Ha. Remember the Alan Parsons Project? "Games People Play"? Ha. That song sucked.

Seriously, 1.6 liters. That's like one of those jugs of Coke, right? Shit. Did I say that already?

Yeah. So, we all make resolutions and play games and, while your resolution is stupid and a sure path for failure, who cares? Fail. You fail. I'll fail. We all fail for ice cream.

If NaNoWriMo gets you writing, does it matter if it sounds whackadoodle?

If a resolution motivates you, whuppie-damn-ding-dong.

Or finding pictures of crappy writers with best-sellers out and taping those pictures to your laptop with a note that says "They can do it. Why can't you, putz?"

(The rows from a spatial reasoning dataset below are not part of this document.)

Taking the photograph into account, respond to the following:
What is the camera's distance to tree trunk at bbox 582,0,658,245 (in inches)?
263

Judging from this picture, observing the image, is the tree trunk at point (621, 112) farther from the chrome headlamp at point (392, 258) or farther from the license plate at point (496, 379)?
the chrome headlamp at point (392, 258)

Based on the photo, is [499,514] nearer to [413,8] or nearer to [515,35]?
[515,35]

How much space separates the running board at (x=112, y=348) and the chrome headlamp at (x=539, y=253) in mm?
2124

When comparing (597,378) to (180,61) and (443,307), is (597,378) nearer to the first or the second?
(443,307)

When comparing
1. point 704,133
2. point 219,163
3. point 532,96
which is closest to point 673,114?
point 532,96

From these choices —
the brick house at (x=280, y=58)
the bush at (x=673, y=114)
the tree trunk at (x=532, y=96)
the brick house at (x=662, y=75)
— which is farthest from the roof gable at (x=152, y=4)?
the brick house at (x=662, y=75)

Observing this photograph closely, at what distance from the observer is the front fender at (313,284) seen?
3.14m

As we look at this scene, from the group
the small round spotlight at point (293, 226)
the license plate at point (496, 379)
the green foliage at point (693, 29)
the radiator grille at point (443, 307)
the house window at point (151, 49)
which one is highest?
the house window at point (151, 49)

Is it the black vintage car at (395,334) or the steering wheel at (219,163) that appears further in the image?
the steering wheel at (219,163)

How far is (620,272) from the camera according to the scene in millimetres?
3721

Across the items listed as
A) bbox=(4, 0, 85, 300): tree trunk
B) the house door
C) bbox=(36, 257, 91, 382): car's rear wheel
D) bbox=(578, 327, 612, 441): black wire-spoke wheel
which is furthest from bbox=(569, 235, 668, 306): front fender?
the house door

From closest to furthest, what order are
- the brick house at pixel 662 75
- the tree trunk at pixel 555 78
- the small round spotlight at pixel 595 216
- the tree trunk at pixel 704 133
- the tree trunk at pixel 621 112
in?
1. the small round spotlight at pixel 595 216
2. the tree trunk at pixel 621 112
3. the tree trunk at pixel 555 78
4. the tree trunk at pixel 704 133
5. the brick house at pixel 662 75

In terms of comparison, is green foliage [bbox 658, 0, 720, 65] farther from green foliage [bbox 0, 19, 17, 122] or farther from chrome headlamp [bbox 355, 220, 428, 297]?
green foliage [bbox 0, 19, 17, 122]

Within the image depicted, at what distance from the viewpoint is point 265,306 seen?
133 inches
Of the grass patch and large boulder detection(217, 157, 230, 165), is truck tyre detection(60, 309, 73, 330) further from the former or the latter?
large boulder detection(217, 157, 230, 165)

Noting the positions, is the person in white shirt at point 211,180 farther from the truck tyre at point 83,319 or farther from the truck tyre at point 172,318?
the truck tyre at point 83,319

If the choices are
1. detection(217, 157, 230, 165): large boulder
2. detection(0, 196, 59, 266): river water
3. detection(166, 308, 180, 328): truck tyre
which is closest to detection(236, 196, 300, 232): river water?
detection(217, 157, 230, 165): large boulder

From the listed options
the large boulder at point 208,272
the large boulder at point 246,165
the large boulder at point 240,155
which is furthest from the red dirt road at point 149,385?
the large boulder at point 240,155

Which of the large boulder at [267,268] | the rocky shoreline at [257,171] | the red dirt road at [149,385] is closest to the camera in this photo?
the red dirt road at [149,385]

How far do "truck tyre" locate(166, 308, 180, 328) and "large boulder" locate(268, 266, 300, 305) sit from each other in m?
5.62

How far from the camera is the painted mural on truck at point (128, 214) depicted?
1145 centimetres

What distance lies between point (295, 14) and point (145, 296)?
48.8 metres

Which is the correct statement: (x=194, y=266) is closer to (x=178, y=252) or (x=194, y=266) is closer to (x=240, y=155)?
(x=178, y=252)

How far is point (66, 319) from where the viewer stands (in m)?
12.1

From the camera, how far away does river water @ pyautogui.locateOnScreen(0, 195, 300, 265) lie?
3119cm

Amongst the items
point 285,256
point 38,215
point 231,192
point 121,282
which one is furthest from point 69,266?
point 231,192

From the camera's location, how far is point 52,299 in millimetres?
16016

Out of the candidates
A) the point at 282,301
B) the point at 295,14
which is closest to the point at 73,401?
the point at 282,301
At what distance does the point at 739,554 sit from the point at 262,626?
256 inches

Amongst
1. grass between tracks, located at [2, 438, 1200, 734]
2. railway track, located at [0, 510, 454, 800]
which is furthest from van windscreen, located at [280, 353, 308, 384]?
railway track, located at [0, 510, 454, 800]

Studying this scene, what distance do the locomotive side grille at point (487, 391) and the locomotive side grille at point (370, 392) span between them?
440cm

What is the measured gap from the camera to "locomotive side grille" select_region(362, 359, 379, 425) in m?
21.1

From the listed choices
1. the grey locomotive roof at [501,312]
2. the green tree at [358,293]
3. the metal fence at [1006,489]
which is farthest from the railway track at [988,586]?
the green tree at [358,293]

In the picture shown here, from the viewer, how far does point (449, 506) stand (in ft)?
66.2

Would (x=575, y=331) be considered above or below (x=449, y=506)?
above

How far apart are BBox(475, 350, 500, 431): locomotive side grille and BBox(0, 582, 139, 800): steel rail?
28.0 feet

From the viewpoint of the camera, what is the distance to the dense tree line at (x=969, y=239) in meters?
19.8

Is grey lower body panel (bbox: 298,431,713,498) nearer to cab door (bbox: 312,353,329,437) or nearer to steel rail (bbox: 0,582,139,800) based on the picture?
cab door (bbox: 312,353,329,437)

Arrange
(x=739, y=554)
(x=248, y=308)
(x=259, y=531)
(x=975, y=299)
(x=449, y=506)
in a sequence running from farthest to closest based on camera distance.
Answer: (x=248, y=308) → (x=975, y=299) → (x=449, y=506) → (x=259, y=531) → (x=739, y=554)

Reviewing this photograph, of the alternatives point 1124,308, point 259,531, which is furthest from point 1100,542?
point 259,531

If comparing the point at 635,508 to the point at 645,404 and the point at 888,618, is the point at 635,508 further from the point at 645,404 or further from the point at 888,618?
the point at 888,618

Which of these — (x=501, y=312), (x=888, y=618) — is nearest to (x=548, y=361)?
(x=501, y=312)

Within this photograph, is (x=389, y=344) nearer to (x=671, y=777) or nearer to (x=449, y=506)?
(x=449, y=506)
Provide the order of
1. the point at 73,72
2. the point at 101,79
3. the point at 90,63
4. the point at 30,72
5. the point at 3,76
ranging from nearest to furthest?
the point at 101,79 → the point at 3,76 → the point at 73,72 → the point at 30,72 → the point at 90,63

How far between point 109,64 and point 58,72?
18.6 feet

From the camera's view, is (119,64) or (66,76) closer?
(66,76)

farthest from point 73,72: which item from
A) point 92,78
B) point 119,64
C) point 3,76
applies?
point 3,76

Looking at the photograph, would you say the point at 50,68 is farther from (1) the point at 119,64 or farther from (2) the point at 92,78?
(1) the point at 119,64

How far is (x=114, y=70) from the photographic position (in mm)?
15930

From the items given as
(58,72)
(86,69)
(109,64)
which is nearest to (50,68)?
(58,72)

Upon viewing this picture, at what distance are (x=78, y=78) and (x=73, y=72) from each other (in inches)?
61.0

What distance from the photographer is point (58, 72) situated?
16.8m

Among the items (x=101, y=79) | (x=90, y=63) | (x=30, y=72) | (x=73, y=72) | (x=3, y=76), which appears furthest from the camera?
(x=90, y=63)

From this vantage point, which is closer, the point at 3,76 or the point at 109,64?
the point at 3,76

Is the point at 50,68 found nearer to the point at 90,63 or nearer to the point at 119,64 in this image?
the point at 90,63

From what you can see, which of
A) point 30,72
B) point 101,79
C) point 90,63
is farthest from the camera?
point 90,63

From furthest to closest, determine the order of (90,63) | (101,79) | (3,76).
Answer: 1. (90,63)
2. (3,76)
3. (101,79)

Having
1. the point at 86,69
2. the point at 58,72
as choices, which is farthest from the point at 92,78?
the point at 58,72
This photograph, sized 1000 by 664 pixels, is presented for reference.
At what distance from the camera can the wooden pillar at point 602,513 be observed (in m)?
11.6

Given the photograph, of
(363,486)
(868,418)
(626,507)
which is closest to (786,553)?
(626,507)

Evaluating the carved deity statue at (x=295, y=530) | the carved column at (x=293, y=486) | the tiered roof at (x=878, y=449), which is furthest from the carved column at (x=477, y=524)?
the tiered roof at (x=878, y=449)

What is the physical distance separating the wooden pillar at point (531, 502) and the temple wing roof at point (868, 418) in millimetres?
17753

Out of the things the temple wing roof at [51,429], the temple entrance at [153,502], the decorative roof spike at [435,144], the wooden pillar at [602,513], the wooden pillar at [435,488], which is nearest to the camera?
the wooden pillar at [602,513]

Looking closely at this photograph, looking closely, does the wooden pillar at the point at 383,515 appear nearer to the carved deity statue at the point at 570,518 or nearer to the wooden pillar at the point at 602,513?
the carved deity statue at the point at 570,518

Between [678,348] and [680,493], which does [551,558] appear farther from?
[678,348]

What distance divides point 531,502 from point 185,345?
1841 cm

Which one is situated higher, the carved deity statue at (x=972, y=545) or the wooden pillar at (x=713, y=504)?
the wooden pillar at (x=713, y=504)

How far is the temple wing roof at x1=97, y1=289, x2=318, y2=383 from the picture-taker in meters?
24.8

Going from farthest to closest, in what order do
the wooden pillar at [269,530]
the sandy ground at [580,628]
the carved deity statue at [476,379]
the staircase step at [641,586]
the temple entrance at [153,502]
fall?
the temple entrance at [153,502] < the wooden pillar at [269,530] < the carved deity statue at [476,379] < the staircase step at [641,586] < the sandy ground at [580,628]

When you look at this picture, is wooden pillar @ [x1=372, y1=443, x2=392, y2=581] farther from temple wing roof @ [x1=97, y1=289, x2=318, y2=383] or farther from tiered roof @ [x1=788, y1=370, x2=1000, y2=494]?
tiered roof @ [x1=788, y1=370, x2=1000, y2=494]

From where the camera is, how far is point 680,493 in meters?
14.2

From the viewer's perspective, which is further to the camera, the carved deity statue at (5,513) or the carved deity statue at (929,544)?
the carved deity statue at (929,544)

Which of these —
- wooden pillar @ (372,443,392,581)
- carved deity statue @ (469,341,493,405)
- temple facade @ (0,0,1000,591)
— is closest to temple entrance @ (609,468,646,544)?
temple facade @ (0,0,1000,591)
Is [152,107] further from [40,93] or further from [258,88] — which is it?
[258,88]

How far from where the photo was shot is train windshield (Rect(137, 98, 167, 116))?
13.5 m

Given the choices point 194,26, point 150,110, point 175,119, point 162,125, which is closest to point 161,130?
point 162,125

Or a writing group. Or an MFA program.

Or repeating "Every day in every way I'm getting better and better."

Only, and here's what I think is important, don't beat yourself up over it. You have many tools in your writer's toolbox. Sure, many of them have to do with pacing and character and STORY ARC and all, but save some room for motivators. And when one stops working, you have to go to another one.

Motivation is tough, especially if you're not writing on some sort of deadline. Which is why self-imposed deadlines such as NaNoWriMo are so popular.

But making a Year's resolution just seems stupid. Make a resolution for this month or for this week. Or for the next three days. Starting Friday, spend an extra half-hour writing. A three-day resolution. Then you can make another one.

Tom Stoppard would line up a half-dozen cigarettes on the window sill and write for however long that took. He wouldn't write for X hours or X words. He'd write for X smokes. And that worked for him.

New Year's Resolutions and NaNoWrimo are suggestions, not rules. My suggestion is to look for little resolutions, little motivators.

Maybe like that Identity-Based article suggests, being the type of person who writes 1,000 words a day is easier than telling yourself to write 1,000 words a day.

I don't know. It sounds like a trick. But, then again, writing is tricky. If it were easy, they'd call it photography.

That's a joke, folks. Photography is great. Especially for people who can't paint.

Now, I'm going to go have a bit of a lie-down and see whether this LifeASyn self-replicating factor is able to put any oxygen into my brain. G'night.